Symptome einer stillen Panikattacke sind intensive innere Angstsymptome wie Herzrasen, Atemnot, Schwindel, Zittern, innere Unruhe, Gedankenrasen und das Gefühl von Kontrollverlust, die jedoch äußerlich kaum sichtbar sind, da die Betroffenen ihre Panik zurückhalten, was zu Überforderung und Erschöpfung führt. Betroffene leiden unter subtilen körperlichen Reaktionen wie Herzrasen, Engegefühl in der Brust, Kribbeln, Atemnot, Schwindel, Übelkeit oder Kopfschmerzen, während sie äußerlich ruhig erscheinen.
 

Was sind die Symptome einer inneren Panikattacke?

Eine innere Panikattacke ist ein plötzlicher, intensiver Anfall von starker Angst, der sich durch starke psychische und körperliche Symptome wie Herzrasen, Atemnot, Schwindel, innere Unruhe, Todesangst, das Gefühl, verrückt zu werden oder die Umgebung sei unwirklich (Derealisation), äußert, oft ohne äußere Auslöser und kann von Betroffenen selbst als "still" erlebt werden, da die inneren Qualen die eigentliche Belastung darstellen, obwohl sie von außen nicht immer sichtbar sind. Der Körper schaltet in den Alarmzustand, da er eine Gefahr wittert, was zu Stresshormonen führt, die die Symptome verstärken.
 

Wie lange dauert eine stille Panikattacke?

Eine Panikattacke dauert in der Regel höchstens 30 Minuten und vergeht von allein. Oft klingt sie bereits nach wenigen Minuten ab, nur in extremen Ausnahmefällen dauert sie mehrere Stunden. Einige Menschen leiden mehrfach am Tag unter einer Attacke, einige einmal pro Monat oder wenige Male im Jahr oder Leben.

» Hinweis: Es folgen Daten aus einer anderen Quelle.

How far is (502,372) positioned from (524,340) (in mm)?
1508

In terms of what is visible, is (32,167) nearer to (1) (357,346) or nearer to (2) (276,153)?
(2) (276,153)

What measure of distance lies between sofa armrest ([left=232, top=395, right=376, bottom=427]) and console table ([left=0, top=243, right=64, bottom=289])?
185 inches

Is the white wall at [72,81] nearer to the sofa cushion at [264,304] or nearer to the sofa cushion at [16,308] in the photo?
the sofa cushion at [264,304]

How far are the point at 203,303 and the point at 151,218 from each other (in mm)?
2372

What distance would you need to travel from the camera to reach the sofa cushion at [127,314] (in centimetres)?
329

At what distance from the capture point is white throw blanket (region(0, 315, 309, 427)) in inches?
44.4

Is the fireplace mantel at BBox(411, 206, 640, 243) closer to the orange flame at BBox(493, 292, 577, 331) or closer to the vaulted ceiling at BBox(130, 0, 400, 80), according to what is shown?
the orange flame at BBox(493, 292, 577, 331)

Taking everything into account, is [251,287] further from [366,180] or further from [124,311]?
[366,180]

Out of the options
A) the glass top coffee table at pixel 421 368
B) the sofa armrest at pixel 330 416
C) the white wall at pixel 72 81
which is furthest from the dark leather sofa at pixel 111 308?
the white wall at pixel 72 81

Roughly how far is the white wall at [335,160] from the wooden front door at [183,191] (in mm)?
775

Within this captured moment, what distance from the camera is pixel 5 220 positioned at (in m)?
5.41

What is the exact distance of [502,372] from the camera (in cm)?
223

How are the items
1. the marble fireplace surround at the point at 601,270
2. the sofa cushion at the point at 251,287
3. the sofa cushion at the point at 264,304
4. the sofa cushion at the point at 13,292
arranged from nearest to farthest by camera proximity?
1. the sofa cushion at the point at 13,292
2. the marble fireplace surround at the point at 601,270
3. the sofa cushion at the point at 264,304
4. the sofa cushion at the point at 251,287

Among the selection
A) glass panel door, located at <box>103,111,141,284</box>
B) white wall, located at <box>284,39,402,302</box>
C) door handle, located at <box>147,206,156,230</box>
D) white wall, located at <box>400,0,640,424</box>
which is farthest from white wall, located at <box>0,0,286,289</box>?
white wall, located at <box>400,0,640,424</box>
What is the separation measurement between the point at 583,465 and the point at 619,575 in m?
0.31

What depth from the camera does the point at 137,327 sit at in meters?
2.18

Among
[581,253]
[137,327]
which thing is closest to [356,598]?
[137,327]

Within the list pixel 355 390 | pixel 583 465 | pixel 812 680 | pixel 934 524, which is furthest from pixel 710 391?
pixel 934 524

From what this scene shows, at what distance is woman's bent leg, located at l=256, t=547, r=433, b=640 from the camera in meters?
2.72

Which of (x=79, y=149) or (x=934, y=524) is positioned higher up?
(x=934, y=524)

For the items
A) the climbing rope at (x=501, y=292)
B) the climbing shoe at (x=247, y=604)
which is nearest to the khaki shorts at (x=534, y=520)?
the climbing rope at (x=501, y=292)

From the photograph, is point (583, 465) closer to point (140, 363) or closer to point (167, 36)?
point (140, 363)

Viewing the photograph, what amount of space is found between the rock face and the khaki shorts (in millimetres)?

Kann man eine Panikattacke haben, ohne es zu merken?

Panikstörungen sind durch immer wiederkehrende Panikattacken definiert und gehen mit ausgeprägten körperlichen und psychischen Symptomen einher. Sie können völlig unvermittelt und ohne erkennbaren Auslöser auftauchen.

Die „versteckte“ Volkskrankheit: Panikattacken | Health Talk mit Sebastian Bartu (BARTU-Methode)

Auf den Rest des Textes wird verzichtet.